The window showing my custom theme, “JRP”, as an additional option:

cust_ap_choose

The detail page of my custom theme next to the standard Aperture “Proof” theme:

cust_ap_detail

The new “JRP” gallery page:

cust_ap_gallery

I hope that Apple will pay some attention to the Web Pages in a 2.x update. Users should be able to choose font colors, the background color, add their contact information, have links to the their web sites and their email. Users need to be able to choose a web theme that Aperture defaults to whenever a new web page is created.

There is room for other improvements as well:

Web Page thumbnail and detail images need additional sharpening.  They come out a bit too soft.  I always end up batching the detail images through Photoshop to add a 0.3/25-30% Smart Sharpen to each one.

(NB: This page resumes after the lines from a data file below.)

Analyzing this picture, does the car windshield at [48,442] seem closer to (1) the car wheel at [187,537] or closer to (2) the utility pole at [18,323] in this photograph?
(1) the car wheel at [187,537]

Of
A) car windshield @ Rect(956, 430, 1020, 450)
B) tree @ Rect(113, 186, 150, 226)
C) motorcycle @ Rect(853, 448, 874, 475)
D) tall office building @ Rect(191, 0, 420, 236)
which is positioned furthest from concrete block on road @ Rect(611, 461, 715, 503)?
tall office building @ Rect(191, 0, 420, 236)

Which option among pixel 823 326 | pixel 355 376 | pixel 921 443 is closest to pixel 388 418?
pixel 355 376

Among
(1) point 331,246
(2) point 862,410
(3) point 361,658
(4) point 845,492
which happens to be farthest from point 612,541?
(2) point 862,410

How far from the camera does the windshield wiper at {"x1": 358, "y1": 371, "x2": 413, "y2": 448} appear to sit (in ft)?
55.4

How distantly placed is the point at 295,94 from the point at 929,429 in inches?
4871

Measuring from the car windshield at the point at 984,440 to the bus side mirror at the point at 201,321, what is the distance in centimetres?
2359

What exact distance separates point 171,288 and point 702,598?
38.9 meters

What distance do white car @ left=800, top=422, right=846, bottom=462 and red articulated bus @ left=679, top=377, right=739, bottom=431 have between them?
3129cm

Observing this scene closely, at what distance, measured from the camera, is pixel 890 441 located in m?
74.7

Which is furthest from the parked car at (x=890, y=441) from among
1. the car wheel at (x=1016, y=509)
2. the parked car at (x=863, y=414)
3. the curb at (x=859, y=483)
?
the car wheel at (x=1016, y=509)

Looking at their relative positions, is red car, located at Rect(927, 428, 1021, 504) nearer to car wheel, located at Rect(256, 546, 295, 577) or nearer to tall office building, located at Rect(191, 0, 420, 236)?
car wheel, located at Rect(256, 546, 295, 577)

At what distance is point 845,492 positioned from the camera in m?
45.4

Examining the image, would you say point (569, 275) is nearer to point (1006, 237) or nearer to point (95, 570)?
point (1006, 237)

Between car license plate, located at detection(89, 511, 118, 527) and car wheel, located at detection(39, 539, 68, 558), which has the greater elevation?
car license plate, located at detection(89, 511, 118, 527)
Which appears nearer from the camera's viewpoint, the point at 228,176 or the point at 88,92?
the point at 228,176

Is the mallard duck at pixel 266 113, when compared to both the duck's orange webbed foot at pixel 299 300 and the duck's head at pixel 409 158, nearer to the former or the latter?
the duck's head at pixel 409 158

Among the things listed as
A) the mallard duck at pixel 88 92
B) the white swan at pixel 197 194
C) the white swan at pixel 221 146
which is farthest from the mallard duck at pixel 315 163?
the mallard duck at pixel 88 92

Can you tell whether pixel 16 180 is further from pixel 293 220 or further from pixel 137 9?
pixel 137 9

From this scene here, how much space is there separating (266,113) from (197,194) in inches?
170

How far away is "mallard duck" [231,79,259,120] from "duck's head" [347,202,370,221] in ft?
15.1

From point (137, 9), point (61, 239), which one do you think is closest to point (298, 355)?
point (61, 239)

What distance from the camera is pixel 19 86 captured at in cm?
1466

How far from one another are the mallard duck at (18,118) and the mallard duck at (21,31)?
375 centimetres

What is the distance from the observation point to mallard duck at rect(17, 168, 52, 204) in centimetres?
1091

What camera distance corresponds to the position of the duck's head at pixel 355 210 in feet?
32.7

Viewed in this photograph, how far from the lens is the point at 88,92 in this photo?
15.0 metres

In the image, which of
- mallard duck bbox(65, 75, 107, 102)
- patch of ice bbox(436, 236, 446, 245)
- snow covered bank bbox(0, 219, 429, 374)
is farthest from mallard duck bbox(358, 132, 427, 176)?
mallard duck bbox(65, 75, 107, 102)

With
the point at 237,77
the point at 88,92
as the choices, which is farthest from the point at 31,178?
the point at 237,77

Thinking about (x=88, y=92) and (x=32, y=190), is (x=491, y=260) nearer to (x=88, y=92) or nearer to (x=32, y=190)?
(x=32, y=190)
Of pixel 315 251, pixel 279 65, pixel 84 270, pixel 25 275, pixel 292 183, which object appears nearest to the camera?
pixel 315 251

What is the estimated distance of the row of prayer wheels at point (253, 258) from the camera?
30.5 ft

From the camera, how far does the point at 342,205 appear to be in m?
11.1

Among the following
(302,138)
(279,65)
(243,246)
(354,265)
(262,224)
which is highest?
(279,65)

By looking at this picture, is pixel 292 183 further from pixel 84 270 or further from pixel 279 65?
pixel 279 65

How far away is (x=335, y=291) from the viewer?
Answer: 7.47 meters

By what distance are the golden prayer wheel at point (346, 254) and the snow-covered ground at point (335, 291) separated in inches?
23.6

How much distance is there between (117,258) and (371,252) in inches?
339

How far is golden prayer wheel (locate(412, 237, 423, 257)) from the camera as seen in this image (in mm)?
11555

Web Pages need the detail image names to match the file/version names.  Currently, the web page themes change the name of a detail image to “picture-___”.  The metadata on the web page and the page title shows the correct name but if a client drags the picture out of the detail page to use for a FPO or to put into a folder of selects then the name they see is “picture-___”.

Web Page creation needs to be faster.  If your raw images have highlight/shadow parameters set or some of the other raw controls then the web page export can be very slow.